→ **Text segment**
* * * *

State Elimination Formula
When eliminating state q with:
• Self-loop: R (transition from q to q)
• Incoming edge: R₁ (from p to q)
• Outgoing edge: R₂ (from q to r)
New edge p→r: R₁ · R* · R₂
Moore and Mealy Machines
Exam Importance: Very High
Moore/Mealy design questions appear in every paper (100% frequency). Common patterns: sequence transformation (abb→aba, aaa→bbb), pattern detection, and inter-conversion.
Unlike DFA/NFA which only accept/reject strings, Transducers produce output. They are Finite State Machines with Output.
Moore Machine
M = (Q, Σ, Δ, δ, λ, q₀)
- Q = Finite set of states
- Σ = Input alphabet
- Δ = Output alphabet
- δ = Transition function: Q × Σ → Q
- λ = Output function: Q → Δ
- q₀ = Initial state
Output depends on STATE only!

* * * *

→ **Exercises to complete**
1 – Reproduce the automata notes word for word, between "State Elimination Formula" and "(from q to r)", inclusive.
2 – According to the automata notes, how often do Moore/Mealy design questions appear?
3 – Extend the automata notes, starting after their final sentence.

→ **Data shown**
* * * *

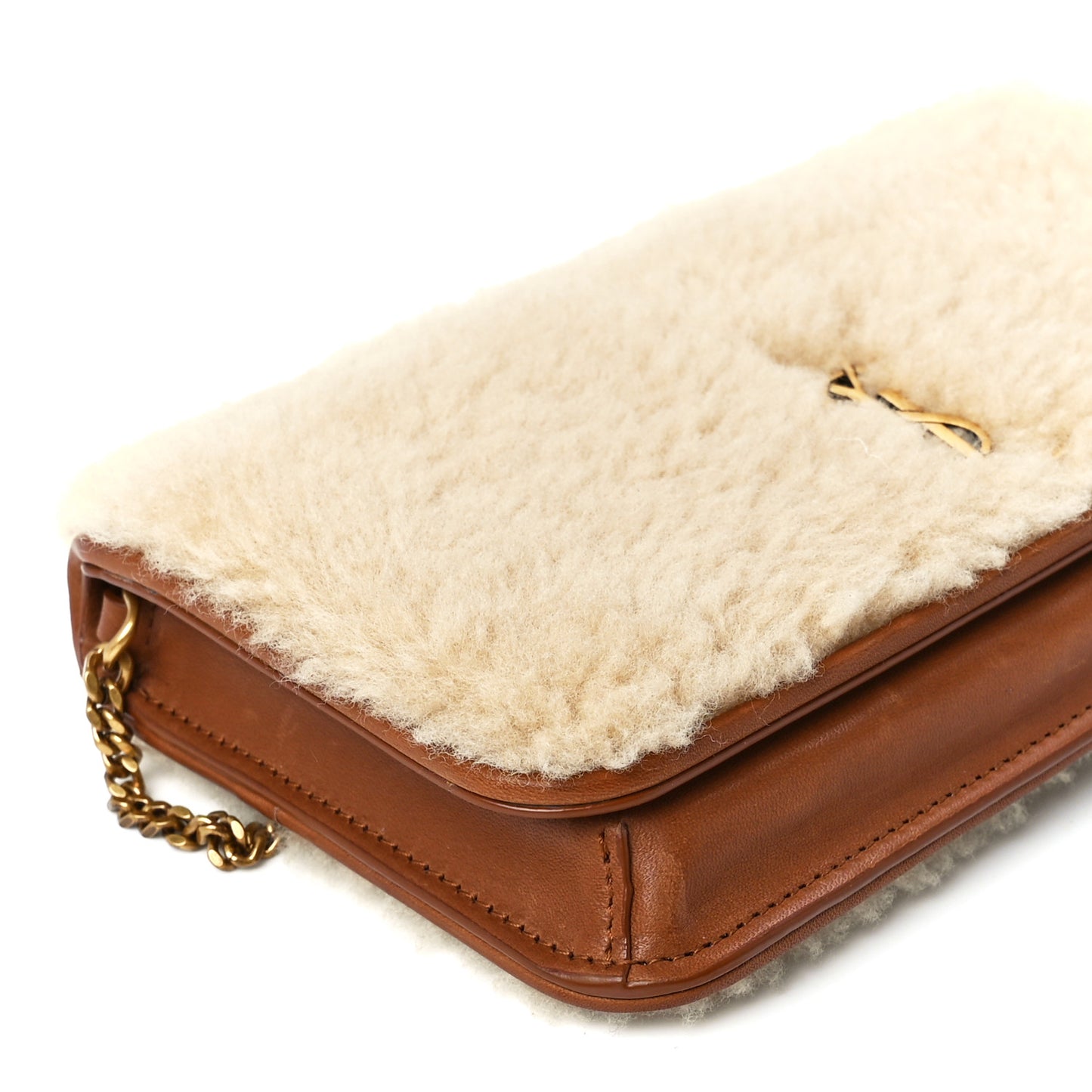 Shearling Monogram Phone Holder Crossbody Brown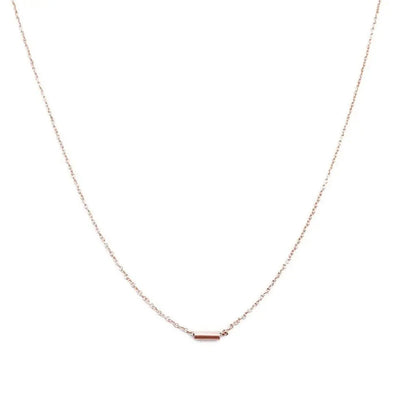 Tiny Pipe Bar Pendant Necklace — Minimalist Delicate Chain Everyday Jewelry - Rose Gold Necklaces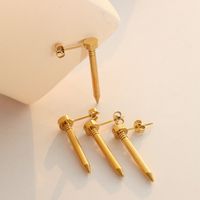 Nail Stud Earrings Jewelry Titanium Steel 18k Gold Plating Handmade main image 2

* * * *

→ **Answers in order**
1 –
State Elimination Formula
When eliminating state q with:
• Self-loop: R (transition from q to q)
• Incoming edge: R₁ (from p to q)
• Outgoing edge: R₂ (from q to r)

2 – In every paper (100% frequency).

3 –
Mealy Machine
M = (Q, Σ, Δ, δ, λ, q₀)
- Q = Finite set of states
- Σ = Input alphabet
- Δ = Output alphabet
- δ = Transition function: Q × Σ → Q
- λ = Output function: Q × Σ → Δ
- q₀ = Initial state
Output depends on STATE and INPUT!
Key Differences
| Aspect | Moore Machine | Mealy Machine |
|---|---|---|
| Output associated with | States | Transitions |
| Output timing | After entering state | During transition |
| Output length | |output| = |input| + 1 | |output| = |input| |
| Number of states | Generally more | Generally fewer |
| Diagram notation | Output inside state circle | Output on transition edge |
Design Moore/Mealy to convert "abb" to "aba"
Strategy:
- Track the pattern "abb" as we read input
- Output each character as-is until we complete "abb"
- When "abb" is complete, output 'a' instead of 'b'
States needed:
- q₀: Nothing matched (start)
- q₁: Seen 'a'
- q₂: Seen 'ab'
- q₃: Seen 'abb' (trigger replacement)
Mealy Machine:
Mealy Machine for converting "abb" to "aba"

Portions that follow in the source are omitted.